Simon Willison’s Weblog: deepseek-ai/DeepSeek-V3-Base

Source URL: https://simonwillison.net/2024/Dec/25/deepseek-v3/#atom-everything
Source: Simon Willison’s Weblog
Title: deepseek-ai/DeepSeek-V3-Base

Feedly Summary: deepseek-ai/DeepSeek-V3-Base
No model card or announcement yet, but this new model release from Chinese AI lab DeepSeek (an arm of Chinese hedge fund High-Flyer) looks very significant.
It’s a huge model – 685B parameters, 687.9 GB on disk (TIL how to size a git-lfs repo). The architecture is a Mixture of Experts with 256 experts, using 8 per token.
VB from Hugging Face used the config files to compare it to DeepSeek v2:

Property
v2
v3

vocab_size
102400
129280

hidden_size
4096
7168

intermediate_size
11008
18432

num_hidden_layers
30
61

num_attention_heads
32
128

max_position_embeddings
2048
4096

The new model is apparently available to some people via both chat.deepseek.com and the DeepSeek API. As far as I can tell this is a staged rollout – I don’t seem to have access myself yet.
Paul Gauthier got API access and used it to update his new Aider Polyglot leaderboard – DeepSeek v3 preview scored 48.4%, putting it in second place behind o1-2024-12-17 (high) and in front of both claude-3-5-sonnet-20241022 and gemini-exp-1206!

Via @ivanfioravanti
Tags: aider, hugging-face, generative-ai, ai, llms

AI Summary and Description: Yes

Summary: The text discusses the significance of the new AI model (DeepSeek-V3) developed by DeepSeek, a Chinese AI lab. This model is notable for its large size and improvements over its predecessor, DeepSeek v2, particularly with its enhanced architecture and capabilities. Insights about its rollout and performance in comparison to other models are also shared.

Detailed Description:

The new release of DeepSeek-V3 by a Chinese AI lab presents several critical advancements and implications for stakeholders in the fields of AI, particularly in generative AI and LLMs (Large Language Models):

– **Model Specifications**:
– **Parameters**: DeepSeek-V3 boasts an impressive 685 billion parameters, significantly increasing its capacity for complex computations and nuanced understanding.
– **Disk Size**: The model requires 687.9 GB of disk space, indicating its extensive resource needs.
– **Architecture**: It employs a Mixture of Experts (MoE) architecture with 256 experts, activating 8 experts per token, optimizing performance while managing resource use.

– **Comparative Enhancements**:
– The text outlines a comparison between the new model and its predecessor, highlighting substantial upgrades in critical parameters:
– **Vocabulary Size**: Increased from 102,400 to 129,280.
– **Hidden Size**: Increased from 4,096 to 7,168.
– **Intermediate Size**: Increased from 11,008 to 18,432.
– **Number of Hidden Layers**: Increased from 30 to 61.
– **Attention Heads**: Increased from 32 to 128.
– **Max Position Embeddings**: Increased from 2,048 to 4,096.
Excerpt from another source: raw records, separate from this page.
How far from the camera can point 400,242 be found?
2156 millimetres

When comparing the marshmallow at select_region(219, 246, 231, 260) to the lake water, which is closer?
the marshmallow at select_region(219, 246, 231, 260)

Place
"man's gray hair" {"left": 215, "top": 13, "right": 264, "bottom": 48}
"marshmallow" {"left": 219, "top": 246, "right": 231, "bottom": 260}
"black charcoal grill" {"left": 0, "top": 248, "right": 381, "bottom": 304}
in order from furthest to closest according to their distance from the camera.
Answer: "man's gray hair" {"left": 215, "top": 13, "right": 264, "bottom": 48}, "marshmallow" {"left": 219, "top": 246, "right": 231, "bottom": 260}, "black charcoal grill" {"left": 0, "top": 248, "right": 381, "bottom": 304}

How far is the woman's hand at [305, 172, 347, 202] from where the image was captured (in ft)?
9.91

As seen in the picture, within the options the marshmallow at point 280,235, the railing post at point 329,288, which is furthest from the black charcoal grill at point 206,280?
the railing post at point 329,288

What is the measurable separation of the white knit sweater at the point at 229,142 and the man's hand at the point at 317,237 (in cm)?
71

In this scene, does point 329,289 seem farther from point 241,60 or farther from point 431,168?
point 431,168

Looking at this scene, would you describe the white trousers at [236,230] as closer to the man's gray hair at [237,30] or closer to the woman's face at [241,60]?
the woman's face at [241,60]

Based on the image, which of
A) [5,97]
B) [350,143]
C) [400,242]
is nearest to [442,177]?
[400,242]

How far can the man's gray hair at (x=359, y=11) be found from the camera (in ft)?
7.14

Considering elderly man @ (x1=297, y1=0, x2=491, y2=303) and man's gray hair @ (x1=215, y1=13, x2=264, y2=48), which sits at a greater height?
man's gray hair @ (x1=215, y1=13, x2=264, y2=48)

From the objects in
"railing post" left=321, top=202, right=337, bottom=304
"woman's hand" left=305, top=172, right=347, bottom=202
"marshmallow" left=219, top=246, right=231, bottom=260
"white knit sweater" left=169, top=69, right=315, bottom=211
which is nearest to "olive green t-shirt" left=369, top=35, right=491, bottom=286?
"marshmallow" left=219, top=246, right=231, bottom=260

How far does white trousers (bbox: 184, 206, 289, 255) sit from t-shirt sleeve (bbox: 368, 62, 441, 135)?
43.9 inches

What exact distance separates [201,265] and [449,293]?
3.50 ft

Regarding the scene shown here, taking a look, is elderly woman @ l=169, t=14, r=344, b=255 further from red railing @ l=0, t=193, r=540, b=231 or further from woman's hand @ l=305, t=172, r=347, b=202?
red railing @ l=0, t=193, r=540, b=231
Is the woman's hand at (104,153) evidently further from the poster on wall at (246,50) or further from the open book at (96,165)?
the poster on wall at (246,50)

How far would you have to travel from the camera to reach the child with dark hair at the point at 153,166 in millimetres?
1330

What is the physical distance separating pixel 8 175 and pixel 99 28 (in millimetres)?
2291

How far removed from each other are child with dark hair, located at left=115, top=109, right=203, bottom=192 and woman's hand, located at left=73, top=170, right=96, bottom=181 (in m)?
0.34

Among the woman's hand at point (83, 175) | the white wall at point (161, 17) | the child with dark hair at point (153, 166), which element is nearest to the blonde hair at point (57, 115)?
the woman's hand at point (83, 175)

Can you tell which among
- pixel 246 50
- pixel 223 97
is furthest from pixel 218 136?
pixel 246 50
– **Access and Availability**:
– The model is currently in a staged rollout, becoming available through platforms such as chat.deepseek.com and via the DeepSeek API. As of now, access may be limited to select users.

– **Performance Metrics**:
– The model’s early performance evaluations place it at 48.4% on the Aider Polyglot leaderboard, showcasing its competitive standing among contemporary AI models, particularly as it ranks behind only one other model and ahead of several notable competitors.

Implications for AI and LLM Security:
– With the introduction of such expansive models, the potential for both positive applications and security vulnerabilities increases, necessitating a focus on both AI security and governance.
– Stakeholders should consider the implications of such models in terms of data privacy, responsible AI use, and compliance with emerging regulations surrounding AI technologies.

This new model from DeepSeek represents a significant milestone in AI model development, raising the stakes in the generative AI space and highlighting the need for ongoing vigilance in security and compliance matters.